Singapore share prices slumped 3.25 percent Monday on worries that rising inflation in the United States may mean an end to further rate cuts by the Federal Reserve, dealers said. The main Straits Times Index fell 112.82 points to 3,353.56.
Volume traded totalled 1.36 billion shares worth 1.75 billion Singapore dollars (1.22 billion US). There were 162 rising issues, 641 losers while 881 issues were flat. Dealers said sentiment was also weighed down by a surprise fall in Singapore's main exports in November, which the official trade promotion body blamed on declines in electronics shipments.
The government said Monday that non-oil domestic exports fell an annual 3.4 percent in November as electronics shipments sank 8.2 percent, the 10th straight month of declines. Analysts had expected key exports to increase 1.6-4.5 percent.

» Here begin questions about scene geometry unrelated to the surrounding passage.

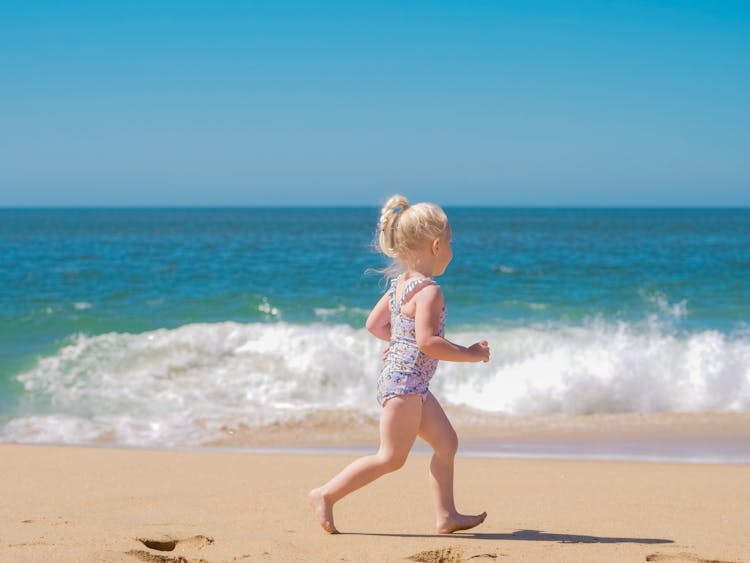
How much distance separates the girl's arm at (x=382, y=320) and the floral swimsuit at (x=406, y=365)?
0.12 metres

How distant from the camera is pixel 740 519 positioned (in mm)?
4191

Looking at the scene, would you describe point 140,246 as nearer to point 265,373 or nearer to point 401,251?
point 265,373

"Sentiment is already very weak and you have these kinds of lousy figures that do not help," said Song Seng Wun, research head at CIMB-GK securities. "This would be the perfect excuse for investors to rush out the door," he said.
Investors were also worried the Federal Reserve will not cut interest rates anymore to shore up the sluggish US economy after latest data showed consumer prices rose 0.8 percent in November, the fastest pace in more than two years. Core inflation, which excludes food and energy prices, was up 0.3 percent - the biggest gain since January.
Among blue chips, Singapore Airlines fell 30 cents to 17.50 Singapore dollars, Singapore Telecommunications dropped 18 cents to 3.78 and Neptune Orient Lines was off 12 cents to 3.98.
For the banks, DBS Group eased 70 cents to 19.70, United Overseas Bank lost 70 cents to 19.00 dollars and Oversea-Chinese Banking Corp eased 25 cents to 8.40 dollars. In the property sector, Keppel Land was 30 cents lower at 7.10 dollars, City Developments gave up 30 cents to 13.40 dollars and CapitaLand was off 50 cents at 6.10 dollars.